Your objective: Retype each line of the listing below, from the first through the one holding "site SER_S13_G03.", with no other lines.

• • •

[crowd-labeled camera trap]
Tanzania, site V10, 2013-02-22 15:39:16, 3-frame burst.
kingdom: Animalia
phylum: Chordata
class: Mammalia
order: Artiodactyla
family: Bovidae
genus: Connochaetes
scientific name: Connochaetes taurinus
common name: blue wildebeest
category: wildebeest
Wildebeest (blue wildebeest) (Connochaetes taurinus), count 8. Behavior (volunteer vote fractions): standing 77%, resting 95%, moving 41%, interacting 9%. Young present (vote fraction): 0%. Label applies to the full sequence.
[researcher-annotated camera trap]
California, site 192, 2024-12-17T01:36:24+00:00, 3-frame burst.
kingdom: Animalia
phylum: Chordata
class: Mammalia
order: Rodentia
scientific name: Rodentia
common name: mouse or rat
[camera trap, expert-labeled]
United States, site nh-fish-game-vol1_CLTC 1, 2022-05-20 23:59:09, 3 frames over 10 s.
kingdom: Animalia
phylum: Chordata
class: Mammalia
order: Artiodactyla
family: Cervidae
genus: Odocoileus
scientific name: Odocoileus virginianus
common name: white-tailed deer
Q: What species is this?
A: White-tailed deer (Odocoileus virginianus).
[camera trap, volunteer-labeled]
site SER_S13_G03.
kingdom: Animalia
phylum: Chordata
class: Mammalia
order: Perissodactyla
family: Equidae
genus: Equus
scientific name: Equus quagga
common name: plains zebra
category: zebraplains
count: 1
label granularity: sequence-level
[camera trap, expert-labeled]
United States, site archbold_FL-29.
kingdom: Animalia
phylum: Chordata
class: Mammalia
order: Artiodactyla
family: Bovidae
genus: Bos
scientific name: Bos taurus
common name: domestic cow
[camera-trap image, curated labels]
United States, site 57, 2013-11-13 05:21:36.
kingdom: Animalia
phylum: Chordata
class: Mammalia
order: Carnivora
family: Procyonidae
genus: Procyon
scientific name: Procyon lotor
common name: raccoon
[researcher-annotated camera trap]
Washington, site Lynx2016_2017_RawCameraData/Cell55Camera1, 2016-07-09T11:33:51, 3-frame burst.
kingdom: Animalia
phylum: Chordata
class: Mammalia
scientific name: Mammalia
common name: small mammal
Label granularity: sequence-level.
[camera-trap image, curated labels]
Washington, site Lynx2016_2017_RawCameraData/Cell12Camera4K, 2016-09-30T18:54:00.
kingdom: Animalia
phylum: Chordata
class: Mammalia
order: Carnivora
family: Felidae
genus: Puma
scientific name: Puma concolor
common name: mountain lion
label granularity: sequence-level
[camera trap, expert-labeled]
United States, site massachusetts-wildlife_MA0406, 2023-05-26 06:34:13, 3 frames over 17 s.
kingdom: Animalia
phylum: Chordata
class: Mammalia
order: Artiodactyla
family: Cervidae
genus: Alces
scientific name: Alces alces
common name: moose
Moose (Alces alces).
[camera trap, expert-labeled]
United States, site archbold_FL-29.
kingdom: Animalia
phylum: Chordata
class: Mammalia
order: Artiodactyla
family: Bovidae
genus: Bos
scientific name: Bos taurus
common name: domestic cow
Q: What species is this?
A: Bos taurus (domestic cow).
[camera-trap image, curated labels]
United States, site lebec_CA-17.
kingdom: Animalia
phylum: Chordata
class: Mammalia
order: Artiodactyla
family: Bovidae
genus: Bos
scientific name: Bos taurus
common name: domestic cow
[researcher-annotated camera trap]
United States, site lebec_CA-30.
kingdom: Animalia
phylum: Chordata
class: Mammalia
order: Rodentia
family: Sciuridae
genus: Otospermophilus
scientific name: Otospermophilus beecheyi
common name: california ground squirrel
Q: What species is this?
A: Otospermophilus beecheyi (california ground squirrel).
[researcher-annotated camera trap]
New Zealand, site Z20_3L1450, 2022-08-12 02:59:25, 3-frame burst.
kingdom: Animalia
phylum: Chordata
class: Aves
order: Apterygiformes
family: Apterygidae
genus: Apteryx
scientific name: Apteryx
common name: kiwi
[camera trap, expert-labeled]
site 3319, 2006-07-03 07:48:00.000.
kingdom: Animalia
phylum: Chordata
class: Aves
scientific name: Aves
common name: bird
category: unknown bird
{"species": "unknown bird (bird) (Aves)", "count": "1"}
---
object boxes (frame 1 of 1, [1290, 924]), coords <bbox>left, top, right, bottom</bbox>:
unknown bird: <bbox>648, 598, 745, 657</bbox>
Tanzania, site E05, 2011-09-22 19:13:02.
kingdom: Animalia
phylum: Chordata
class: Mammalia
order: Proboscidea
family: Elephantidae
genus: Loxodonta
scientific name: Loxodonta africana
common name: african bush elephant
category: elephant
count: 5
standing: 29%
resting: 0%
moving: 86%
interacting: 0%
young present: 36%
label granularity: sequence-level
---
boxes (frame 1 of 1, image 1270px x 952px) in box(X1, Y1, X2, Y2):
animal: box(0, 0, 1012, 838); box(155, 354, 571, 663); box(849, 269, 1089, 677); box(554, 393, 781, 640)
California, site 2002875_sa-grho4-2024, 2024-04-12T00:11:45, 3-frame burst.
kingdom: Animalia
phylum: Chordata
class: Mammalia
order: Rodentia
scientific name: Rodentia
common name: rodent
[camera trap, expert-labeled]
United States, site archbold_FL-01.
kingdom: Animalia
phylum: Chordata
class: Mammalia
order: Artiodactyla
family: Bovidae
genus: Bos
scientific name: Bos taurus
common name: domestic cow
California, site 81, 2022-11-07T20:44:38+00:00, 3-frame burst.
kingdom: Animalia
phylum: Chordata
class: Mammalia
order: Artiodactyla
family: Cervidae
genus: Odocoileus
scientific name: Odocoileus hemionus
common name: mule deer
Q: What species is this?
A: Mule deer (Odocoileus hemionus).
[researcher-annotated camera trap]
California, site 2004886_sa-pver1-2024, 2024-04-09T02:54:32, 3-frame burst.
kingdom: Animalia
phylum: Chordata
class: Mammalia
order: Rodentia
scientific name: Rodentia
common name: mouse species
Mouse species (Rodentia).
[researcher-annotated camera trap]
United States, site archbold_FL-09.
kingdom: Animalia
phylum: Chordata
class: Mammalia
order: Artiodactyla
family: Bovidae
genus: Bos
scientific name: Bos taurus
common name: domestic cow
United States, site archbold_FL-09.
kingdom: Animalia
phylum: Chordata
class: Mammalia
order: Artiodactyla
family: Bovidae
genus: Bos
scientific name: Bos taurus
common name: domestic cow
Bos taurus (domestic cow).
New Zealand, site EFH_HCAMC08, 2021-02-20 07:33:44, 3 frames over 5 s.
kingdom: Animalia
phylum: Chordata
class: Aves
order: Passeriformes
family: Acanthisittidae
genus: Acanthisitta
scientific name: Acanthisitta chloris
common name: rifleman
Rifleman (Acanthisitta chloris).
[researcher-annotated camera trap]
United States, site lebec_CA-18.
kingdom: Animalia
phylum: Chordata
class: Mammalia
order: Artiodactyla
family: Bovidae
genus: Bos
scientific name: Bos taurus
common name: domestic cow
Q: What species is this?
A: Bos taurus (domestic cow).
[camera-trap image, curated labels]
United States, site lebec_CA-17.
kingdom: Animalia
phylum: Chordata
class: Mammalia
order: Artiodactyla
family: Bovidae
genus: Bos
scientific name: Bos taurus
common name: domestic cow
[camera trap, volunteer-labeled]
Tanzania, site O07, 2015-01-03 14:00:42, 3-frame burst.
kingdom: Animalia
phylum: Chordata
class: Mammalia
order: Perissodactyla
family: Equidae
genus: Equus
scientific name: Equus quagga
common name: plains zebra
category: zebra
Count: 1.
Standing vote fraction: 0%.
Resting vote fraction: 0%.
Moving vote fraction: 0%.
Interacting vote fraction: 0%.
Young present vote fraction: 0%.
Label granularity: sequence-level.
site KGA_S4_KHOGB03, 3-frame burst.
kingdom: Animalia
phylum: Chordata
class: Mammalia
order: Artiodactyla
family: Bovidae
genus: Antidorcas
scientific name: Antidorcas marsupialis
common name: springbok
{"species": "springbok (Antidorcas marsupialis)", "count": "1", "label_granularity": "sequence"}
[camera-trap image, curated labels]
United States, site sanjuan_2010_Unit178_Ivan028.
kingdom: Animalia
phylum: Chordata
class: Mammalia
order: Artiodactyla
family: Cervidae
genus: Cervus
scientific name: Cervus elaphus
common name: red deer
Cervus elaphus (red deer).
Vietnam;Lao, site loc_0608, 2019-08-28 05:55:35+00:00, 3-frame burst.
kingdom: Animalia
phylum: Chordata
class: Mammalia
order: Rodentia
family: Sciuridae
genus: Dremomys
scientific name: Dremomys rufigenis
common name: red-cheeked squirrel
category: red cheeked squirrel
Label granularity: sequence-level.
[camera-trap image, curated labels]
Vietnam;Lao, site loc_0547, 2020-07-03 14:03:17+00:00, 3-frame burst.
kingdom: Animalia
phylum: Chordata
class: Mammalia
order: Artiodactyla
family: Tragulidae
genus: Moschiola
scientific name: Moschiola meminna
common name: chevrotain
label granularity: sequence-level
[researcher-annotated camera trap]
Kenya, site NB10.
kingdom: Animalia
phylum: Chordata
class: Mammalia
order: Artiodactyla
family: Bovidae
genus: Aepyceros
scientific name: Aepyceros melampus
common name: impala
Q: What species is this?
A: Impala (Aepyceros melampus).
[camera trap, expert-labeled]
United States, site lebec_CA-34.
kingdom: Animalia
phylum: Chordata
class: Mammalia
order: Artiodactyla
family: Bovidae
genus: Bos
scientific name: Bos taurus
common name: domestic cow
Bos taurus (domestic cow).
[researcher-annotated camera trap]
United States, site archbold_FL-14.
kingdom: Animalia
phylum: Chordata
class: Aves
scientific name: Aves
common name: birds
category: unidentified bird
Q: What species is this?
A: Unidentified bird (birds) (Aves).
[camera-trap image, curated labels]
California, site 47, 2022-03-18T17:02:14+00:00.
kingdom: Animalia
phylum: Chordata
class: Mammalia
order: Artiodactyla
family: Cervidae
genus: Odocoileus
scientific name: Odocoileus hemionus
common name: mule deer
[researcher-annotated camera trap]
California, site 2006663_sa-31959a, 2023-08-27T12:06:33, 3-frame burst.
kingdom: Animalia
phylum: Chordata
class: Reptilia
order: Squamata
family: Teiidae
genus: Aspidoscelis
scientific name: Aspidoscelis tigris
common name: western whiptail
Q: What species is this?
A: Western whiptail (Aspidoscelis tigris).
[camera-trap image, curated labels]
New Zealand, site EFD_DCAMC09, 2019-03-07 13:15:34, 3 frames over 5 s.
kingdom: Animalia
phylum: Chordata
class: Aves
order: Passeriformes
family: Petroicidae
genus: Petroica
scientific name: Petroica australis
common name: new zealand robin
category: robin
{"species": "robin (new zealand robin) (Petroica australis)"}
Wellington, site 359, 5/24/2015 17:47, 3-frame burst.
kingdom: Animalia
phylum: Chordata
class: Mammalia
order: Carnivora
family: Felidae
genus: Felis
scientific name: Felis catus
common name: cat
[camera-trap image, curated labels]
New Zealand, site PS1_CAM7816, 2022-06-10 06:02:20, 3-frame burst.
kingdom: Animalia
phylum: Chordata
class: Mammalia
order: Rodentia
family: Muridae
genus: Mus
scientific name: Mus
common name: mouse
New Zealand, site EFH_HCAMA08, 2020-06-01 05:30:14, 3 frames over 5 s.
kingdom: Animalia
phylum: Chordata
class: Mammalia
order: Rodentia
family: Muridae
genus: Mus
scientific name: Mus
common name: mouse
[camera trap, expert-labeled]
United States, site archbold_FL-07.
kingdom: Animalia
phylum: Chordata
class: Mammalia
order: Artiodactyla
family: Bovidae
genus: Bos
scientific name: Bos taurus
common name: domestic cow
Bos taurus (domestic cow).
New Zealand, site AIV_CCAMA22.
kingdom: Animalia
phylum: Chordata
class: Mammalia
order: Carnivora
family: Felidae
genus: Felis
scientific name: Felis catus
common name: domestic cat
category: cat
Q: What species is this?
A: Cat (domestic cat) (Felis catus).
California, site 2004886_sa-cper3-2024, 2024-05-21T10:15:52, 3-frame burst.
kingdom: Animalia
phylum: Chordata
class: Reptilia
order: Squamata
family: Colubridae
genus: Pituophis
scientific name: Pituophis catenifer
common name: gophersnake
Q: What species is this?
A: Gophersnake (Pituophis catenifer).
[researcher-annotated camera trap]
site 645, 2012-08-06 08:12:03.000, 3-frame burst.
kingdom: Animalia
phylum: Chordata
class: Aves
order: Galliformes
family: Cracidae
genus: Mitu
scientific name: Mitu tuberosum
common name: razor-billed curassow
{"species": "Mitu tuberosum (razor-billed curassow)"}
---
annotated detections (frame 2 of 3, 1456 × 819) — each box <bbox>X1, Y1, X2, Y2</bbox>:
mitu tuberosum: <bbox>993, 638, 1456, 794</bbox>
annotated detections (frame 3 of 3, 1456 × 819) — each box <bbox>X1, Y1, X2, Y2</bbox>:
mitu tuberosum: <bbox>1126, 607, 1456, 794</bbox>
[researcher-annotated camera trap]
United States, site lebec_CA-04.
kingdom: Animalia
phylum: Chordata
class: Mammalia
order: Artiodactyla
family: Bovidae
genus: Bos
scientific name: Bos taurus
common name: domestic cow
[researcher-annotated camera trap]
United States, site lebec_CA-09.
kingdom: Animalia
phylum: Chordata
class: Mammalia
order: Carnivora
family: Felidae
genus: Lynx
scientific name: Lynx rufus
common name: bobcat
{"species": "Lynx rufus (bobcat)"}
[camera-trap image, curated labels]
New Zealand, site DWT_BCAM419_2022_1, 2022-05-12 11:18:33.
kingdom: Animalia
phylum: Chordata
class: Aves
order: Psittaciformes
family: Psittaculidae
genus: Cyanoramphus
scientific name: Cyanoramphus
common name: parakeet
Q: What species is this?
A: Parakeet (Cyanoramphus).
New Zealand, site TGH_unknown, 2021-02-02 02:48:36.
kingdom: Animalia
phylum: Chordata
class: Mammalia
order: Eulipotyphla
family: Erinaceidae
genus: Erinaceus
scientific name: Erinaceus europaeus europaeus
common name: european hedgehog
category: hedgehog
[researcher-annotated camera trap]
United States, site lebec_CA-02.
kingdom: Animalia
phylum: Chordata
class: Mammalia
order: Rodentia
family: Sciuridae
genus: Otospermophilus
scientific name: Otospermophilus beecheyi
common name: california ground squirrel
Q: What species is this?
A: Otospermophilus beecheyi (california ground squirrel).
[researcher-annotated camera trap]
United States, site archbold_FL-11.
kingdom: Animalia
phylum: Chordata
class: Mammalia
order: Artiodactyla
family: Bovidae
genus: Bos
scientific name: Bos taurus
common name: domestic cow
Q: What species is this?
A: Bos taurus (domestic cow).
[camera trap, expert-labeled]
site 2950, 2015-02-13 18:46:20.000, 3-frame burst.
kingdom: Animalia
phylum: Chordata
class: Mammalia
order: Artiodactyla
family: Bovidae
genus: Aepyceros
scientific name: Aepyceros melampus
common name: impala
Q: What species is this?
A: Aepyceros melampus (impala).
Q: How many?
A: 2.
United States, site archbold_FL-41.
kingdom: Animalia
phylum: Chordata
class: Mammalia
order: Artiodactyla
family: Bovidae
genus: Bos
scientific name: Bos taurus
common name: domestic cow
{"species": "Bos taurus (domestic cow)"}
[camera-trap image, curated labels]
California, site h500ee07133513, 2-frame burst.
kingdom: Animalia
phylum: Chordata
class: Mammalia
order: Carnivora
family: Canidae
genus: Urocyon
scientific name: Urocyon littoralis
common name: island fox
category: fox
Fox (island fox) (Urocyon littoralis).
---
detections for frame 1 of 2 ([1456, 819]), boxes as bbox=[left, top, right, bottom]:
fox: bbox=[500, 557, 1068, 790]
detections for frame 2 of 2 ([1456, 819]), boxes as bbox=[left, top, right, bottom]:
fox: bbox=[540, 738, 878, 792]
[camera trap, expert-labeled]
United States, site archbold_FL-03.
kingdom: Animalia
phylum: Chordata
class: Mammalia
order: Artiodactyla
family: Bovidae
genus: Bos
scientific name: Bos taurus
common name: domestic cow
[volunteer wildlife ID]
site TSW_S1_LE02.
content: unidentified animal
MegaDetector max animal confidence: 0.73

• • •

Solution to the exercise:
[crowd-labeled camera trap]
Tanzania, site V10, 2013-02-22 15:39:16, 3-frame burst.
kingdom: Animalia
phylum: Chordata
class: Mammalia
order: Artiodactyla
family: Bovidae
genus: Connochaetes
scientific name: Connochaetes taurinus
common name: blue wildebeest
category: wildebeest
Wildebeest (blue wildebeest) (Connochaetes taurinus), count 8. Behavior (volunteer vote fractions): standing 77%, resting 95%, moving 41%, interacting 9%. Young present (vote fraction): 0%. Label applies to the full sequence.
[researcher-annotated camera trap]
California, site 192, 2024-12-17T01:36:24+00:00, 3-frame burst.
kingdom: Animalia
phylum: Chordata
class: Mammalia
order: Rodentia
scientific name: Rodentia
common name: mouse or rat
[camera trap, expert-labeled]
United States, site nh-fish-game-vol1_CLTC 1, 2022-05-20 23:59:09, 3 frames over 10 s.
kingdom: Animalia
phylum: Chordata
class: Mammalia
order: Artiodactyla
family: Cervidae
genus: Odocoileus
scientific name: Odocoileus virginianus
common name: white-tailed deer
Q: What species is this?
A: White-tailed deer (Odocoileus virginianus).
[camera trap, volunteer-labeled]
site SER_S13_G03.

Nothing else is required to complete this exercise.